Directions for this task -> Return all the rows below word for word, leaving the pictures out.

[Spatial relationship rows]
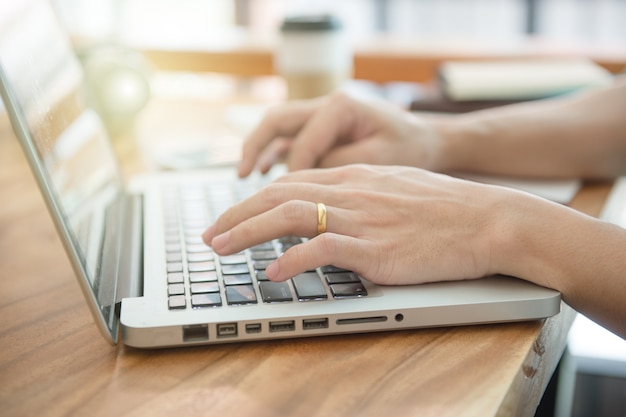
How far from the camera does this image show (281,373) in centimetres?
50

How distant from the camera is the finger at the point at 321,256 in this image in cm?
57

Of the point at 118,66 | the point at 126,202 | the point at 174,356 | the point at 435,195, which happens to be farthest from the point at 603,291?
the point at 118,66

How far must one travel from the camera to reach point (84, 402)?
1.56 feet

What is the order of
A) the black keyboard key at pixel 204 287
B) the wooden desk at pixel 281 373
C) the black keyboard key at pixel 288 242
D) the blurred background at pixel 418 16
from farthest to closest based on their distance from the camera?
1. the blurred background at pixel 418 16
2. the black keyboard key at pixel 288 242
3. the black keyboard key at pixel 204 287
4. the wooden desk at pixel 281 373

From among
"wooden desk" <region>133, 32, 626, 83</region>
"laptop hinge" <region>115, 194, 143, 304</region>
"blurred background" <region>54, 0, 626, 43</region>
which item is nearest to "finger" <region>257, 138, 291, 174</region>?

Task solution ->
How far from the camera does this image show (281,373) in centimetres?
50

How distant from the camera is the finger at the point at 321,256 in this image in cm?
57

Of the point at 118,66 | the point at 126,202 | the point at 174,356 | the point at 435,195, which happens to be farthest from the point at 603,291?
the point at 118,66

How far must one travel from the camera to reach point (84, 402)?
1.56 feet

What is the order of
A) the black keyboard key at pixel 204 287
B) the wooden desk at pixel 281 373
C) the black keyboard key at pixel 288 242
D) the blurred background at pixel 418 16
from farthest to closest based on their distance from the camera?
1. the blurred background at pixel 418 16
2. the black keyboard key at pixel 288 242
3. the black keyboard key at pixel 204 287
4. the wooden desk at pixel 281 373

From among
"wooden desk" <region>133, 32, 626, 83</region>
"laptop hinge" <region>115, 194, 143, 304</region>
"blurred background" <region>54, 0, 626, 43</region>
which item is nearest to "finger" <region>257, 138, 291, 174</region>?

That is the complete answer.